Shortly after word got out that Agrawal would be stepping down from her role at Thinx (as well as Icon, a “pee-proof” underwear company she cofounded) she told staff that she would stay on as the company’s “SHE-E-O,” a title that she often uses to describe herself, Racked reported. Thinx’s board of directors is reportedly looking for a “professional CEO” to take Agrawal’s place.

She responded to the Racked article with a Medium post explaining why the company didn’t have set policies in place for things like maternity leave and benefits:

“I didn’t take time to think through it.

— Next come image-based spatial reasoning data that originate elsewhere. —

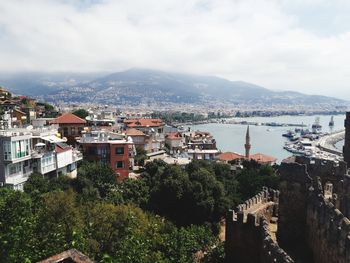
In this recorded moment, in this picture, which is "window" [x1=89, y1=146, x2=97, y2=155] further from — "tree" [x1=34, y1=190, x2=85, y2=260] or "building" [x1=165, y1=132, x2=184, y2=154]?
"building" [x1=165, y1=132, x2=184, y2=154]

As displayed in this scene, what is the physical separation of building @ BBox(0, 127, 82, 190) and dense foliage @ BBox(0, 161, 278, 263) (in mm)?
1402

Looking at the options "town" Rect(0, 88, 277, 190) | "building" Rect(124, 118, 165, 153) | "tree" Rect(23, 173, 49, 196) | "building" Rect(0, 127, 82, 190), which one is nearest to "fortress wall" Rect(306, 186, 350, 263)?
"tree" Rect(23, 173, 49, 196)

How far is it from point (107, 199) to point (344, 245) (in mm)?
20863

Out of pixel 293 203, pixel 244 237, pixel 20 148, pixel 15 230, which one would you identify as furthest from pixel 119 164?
pixel 15 230

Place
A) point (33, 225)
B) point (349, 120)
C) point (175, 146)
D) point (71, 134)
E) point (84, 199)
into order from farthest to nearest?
point (175, 146) → point (71, 134) → point (349, 120) → point (84, 199) → point (33, 225)

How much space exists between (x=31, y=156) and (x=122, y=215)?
1481 cm

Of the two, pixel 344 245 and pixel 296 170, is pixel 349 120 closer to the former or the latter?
pixel 296 170

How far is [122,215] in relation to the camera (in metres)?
22.3

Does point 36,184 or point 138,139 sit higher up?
point 36,184

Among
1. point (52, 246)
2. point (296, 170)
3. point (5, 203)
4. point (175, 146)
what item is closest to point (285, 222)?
point (296, 170)

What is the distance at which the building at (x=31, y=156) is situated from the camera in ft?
102

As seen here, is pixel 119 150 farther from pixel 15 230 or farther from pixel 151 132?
pixel 151 132

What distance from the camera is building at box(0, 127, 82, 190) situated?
102 feet

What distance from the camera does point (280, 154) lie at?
12131 cm
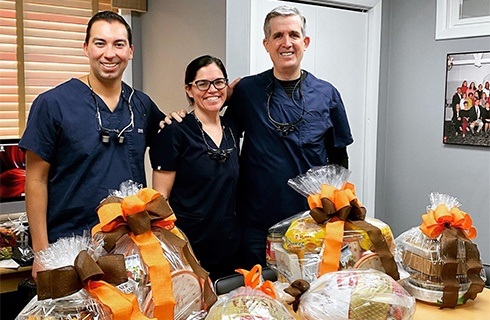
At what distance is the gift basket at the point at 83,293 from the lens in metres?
0.95

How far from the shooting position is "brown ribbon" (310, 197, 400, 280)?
1.32 metres

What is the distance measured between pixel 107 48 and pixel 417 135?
213 cm

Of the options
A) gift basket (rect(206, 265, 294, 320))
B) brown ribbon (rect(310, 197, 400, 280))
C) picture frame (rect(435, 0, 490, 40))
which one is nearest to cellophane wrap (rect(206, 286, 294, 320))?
gift basket (rect(206, 265, 294, 320))

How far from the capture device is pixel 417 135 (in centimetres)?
327

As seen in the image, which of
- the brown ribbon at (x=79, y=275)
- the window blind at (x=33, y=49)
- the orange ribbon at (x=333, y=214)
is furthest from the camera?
the window blind at (x=33, y=49)

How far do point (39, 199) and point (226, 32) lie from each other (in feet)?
3.91

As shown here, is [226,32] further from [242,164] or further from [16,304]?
[16,304]

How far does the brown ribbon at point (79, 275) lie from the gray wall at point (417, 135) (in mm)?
2478

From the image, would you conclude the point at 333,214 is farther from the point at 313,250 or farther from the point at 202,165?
the point at 202,165

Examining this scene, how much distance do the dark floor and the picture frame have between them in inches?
20.2

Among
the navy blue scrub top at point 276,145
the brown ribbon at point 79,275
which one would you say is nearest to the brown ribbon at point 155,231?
the brown ribbon at point 79,275

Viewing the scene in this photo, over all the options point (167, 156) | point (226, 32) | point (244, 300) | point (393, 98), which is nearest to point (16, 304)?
point (167, 156)

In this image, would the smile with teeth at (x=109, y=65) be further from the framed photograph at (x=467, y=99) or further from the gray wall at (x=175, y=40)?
the framed photograph at (x=467, y=99)

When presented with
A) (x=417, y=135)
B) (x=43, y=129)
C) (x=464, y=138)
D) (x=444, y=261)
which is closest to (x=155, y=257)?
(x=444, y=261)
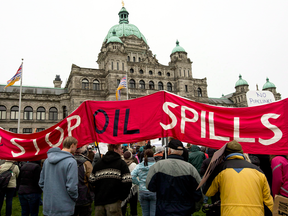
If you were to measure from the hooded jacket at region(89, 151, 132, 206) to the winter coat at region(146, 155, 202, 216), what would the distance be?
69cm

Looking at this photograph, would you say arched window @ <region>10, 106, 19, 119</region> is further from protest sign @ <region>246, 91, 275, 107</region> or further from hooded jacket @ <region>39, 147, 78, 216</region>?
protest sign @ <region>246, 91, 275, 107</region>

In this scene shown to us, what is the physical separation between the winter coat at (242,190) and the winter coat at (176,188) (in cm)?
52

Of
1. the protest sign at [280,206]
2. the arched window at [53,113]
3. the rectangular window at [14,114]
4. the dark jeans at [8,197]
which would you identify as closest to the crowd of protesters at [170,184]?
the protest sign at [280,206]

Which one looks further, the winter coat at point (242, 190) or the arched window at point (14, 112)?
the arched window at point (14, 112)

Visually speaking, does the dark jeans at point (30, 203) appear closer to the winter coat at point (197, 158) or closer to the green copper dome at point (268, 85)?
the winter coat at point (197, 158)

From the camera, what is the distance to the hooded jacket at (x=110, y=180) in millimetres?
4348

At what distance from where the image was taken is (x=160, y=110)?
16.4 ft

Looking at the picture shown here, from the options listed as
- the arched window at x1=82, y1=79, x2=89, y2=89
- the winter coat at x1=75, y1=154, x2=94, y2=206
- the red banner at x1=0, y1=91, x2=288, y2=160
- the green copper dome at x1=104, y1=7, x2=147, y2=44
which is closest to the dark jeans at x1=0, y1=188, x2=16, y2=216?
the red banner at x1=0, y1=91, x2=288, y2=160

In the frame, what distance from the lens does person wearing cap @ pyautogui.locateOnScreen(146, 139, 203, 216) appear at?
3.82 meters

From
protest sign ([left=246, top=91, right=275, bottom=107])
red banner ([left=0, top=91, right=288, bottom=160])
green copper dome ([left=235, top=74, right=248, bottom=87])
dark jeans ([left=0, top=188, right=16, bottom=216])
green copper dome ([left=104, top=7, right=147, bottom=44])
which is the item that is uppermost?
green copper dome ([left=104, top=7, right=147, bottom=44])

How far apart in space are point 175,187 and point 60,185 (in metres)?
2.18

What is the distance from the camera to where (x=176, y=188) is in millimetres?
3830

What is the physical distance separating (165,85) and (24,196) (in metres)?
38.7

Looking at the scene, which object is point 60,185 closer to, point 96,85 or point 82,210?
point 82,210
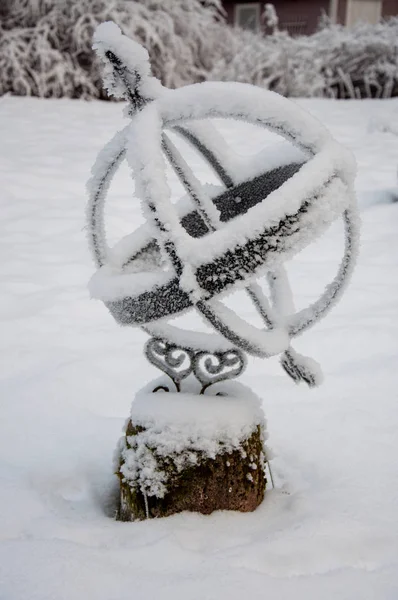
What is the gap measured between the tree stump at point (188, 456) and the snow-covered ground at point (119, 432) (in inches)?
2.5

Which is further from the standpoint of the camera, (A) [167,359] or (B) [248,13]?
(B) [248,13]

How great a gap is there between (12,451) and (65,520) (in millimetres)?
513

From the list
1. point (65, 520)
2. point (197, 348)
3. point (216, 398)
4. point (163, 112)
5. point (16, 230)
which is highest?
point (163, 112)

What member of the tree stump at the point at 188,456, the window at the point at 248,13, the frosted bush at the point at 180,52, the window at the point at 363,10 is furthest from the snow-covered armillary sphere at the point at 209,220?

We grew so quickly and I didn’t hire an HR person (it was hard to rationalize hiring an HR person at the time with only 15 employees and then all of a sudden we were 30 people) … All of a sudden, health insurance, vacation days, benefits and maternity leave were brought up (at the time we didn’t have any pregnant women on the team unlike now where we have 3, including me! :-)) and when you’re a start-up and you’re growing and moving so fast (remember, we’ve only really hit this crazy growth period 18 months ago), to sit down and get an HR person and think about those things were left to the bottom of the pile of things to get done.”